[Excerpt from a dataset]
-------------------------

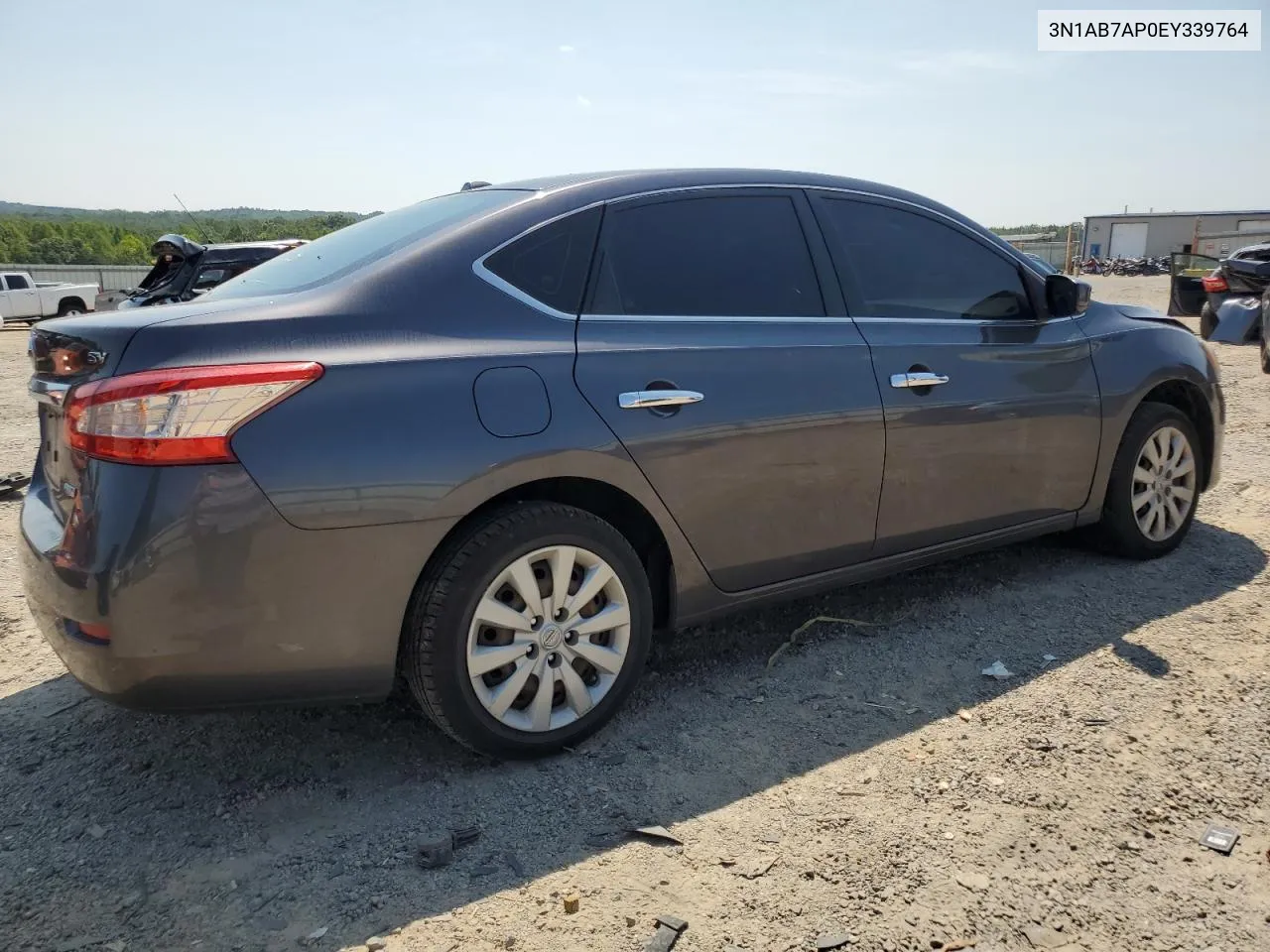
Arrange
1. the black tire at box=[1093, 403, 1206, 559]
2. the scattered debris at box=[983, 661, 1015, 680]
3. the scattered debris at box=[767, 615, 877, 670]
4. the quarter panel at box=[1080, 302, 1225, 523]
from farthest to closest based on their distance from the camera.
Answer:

-------------------------

● GOAL
Rewrite the entries above with "scattered debris" changed to "loose debris" and everything else left unchanged. Omit the pictures from your answer.

● RESULT
Arrange
1. the black tire at box=[1093, 403, 1206, 559]
2. the loose debris at box=[983, 661, 1015, 680]
3. the loose debris at box=[767, 615, 877, 670]
4. the quarter panel at box=[1080, 302, 1225, 523]
from farthest to closest based on their distance from the camera.
Answer:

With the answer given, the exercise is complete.